- _Data section_
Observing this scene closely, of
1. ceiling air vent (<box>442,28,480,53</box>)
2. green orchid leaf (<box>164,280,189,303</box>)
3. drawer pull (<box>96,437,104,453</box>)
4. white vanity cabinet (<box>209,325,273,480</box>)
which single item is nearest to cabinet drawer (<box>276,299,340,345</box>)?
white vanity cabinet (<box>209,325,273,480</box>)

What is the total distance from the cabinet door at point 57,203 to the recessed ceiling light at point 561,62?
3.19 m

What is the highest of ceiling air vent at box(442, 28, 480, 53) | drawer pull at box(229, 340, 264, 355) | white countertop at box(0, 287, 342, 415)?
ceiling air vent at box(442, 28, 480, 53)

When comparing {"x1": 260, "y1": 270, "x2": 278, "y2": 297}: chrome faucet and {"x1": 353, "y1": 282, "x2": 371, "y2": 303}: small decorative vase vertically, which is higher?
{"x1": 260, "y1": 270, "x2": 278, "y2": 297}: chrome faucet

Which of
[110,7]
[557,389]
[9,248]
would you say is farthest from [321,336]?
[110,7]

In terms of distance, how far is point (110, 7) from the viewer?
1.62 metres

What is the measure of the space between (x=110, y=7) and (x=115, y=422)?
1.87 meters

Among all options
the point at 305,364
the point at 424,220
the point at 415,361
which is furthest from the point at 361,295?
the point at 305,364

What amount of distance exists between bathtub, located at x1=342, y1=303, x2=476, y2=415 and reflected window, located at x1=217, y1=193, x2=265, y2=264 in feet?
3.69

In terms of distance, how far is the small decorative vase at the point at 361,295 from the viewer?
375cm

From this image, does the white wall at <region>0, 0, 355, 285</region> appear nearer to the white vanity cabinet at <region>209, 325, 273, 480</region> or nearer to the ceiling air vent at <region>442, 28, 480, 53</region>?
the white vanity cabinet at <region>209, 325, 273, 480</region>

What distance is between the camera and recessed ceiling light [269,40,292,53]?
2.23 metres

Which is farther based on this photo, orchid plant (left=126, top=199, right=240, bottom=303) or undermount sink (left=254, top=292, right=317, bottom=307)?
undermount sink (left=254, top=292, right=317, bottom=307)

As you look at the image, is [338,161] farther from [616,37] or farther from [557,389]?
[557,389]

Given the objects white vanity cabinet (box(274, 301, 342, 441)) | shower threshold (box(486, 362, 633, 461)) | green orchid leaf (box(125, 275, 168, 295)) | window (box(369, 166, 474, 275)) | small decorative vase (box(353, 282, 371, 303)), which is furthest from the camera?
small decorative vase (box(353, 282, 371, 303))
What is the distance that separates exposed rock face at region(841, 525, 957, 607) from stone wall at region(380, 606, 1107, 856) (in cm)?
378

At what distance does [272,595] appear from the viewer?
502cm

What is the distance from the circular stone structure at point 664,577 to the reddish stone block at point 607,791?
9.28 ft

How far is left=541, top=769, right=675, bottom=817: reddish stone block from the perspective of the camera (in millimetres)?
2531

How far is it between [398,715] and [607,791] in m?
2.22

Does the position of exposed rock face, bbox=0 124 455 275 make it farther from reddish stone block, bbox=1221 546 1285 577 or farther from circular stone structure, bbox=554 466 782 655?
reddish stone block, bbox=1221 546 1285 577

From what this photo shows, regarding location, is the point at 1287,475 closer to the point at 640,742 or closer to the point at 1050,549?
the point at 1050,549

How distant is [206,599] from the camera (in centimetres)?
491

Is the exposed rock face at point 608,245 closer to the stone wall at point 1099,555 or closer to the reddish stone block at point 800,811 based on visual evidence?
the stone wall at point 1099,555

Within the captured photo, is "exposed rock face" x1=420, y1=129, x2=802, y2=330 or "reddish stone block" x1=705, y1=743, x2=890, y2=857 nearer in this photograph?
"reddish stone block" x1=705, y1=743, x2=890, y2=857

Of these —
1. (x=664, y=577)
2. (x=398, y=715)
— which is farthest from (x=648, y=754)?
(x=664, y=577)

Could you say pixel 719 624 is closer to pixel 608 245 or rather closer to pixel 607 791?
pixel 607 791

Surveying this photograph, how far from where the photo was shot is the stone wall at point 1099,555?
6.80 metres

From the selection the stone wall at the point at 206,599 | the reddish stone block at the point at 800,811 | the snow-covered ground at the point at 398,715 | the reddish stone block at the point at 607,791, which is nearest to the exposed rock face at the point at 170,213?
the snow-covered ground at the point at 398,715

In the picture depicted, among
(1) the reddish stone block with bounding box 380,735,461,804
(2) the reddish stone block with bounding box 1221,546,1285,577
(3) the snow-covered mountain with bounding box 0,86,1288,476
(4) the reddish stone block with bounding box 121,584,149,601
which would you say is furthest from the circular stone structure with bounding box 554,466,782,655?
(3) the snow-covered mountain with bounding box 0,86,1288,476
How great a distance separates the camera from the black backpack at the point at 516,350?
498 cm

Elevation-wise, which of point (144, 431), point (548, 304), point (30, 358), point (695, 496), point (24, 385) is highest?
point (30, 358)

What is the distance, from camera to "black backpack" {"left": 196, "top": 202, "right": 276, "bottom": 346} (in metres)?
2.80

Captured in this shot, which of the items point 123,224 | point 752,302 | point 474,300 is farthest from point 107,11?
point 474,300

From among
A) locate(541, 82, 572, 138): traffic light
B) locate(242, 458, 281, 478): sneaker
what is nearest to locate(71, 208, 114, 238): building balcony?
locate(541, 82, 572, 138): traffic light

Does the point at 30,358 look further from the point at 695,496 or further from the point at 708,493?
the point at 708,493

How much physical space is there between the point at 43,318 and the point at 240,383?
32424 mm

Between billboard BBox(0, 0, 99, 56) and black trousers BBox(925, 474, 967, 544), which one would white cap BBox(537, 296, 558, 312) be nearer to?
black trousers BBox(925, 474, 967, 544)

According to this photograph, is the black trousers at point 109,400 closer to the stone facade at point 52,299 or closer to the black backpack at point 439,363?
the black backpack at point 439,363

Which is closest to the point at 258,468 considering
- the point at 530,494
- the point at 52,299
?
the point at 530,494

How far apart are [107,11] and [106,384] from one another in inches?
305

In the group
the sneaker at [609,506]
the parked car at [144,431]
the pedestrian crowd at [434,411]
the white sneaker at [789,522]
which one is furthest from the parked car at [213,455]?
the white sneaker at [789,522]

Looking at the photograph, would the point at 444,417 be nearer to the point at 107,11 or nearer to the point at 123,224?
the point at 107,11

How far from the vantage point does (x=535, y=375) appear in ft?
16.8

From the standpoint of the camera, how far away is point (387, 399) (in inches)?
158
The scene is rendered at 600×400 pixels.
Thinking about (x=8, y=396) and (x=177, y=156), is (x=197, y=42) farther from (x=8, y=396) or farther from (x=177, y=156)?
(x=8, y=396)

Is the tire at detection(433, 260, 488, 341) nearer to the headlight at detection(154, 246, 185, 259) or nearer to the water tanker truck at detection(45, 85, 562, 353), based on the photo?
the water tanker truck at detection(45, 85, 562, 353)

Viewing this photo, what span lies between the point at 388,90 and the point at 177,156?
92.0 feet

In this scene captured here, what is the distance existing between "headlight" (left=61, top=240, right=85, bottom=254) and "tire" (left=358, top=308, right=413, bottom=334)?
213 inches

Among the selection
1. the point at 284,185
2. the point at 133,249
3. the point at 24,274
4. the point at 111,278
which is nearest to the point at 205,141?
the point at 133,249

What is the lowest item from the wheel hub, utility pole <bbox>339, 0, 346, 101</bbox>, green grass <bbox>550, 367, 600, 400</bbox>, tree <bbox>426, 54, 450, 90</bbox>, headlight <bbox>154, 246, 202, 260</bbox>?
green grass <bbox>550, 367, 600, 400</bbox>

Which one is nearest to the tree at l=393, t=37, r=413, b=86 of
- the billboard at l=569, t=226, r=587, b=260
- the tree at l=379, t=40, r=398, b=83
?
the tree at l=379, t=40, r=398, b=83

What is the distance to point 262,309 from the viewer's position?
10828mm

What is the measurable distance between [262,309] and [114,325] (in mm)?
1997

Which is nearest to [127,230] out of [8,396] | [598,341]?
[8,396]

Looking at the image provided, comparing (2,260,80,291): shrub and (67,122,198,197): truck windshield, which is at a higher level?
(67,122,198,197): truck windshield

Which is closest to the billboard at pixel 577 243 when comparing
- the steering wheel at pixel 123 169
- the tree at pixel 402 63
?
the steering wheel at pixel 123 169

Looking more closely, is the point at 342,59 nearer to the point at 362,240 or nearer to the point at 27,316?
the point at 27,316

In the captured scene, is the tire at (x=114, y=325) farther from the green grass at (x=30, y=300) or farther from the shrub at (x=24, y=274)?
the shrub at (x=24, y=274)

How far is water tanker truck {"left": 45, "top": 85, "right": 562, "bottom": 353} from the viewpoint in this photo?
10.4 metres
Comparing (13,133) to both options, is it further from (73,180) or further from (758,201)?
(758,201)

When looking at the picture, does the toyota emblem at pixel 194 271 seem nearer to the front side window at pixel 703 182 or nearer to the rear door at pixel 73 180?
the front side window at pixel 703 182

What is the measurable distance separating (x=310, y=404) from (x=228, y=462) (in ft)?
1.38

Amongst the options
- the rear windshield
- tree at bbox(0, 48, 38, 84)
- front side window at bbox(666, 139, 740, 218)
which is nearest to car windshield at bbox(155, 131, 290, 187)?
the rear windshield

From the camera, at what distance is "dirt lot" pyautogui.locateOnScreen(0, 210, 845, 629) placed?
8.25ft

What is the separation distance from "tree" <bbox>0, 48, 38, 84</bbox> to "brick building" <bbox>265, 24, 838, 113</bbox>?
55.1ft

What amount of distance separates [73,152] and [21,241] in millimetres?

- _Work instructions_
Could you repeat the lines word for word, starting at the line containing "How far is left=541, top=769, right=675, bottom=817: reddish" and ending at the line containing "6.80 metres"?

- _Final result_
How far is left=541, top=769, right=675, bottom=817: reddish stone block from the perspective of the camera (in millimetres)?
2531

How far is it between [398,715] and [607,791] in m?
2.22

Does the position of exposed rock face, bbox=0 124 455 275 make it farther from reddish stone block, bbox=1221 546 1285 577 or farther from circular stone structure, bbox=554 466 782 655?
reddish stone block, bbox=1221 546 1285 577

From what this photo shows, regarding location, is the point at 1287,475 closer to the point at 640,742 or closer to the point at 1050,549?
the point at 1050,549

How distant is [206,599] from the camera (in centimetres)?
491

Is the exposed rock face at point 608,245 closer to the stone wall at point 1099,555 or closer to the reddish stone block at point 800,811 based on visual evidence?
the stone wall at point 1099,555

Within the captured photo, is "exposed rock face" x1=420, y1=129, x2=802, y2=330 or "reddish stone block" x1=705, y1=743, x2=890, y2=857 nearer in this photograph?
"reddish stone block" x1=705, y1=743, x2=890, y2=857

Of these —
1. (x=664, y=577)
2. (x=398, y=715)
— which is farthest from (x=648, y=754)?
(x=664, y=577)

Could you say pixel 719 624 is closer to pixel 608 245 or rather closer to pixel 607 791?
pixel 607 791

Surveying this photograph, how far from where the photo was shot is the stone wall at point 1099,555?
6.80 metres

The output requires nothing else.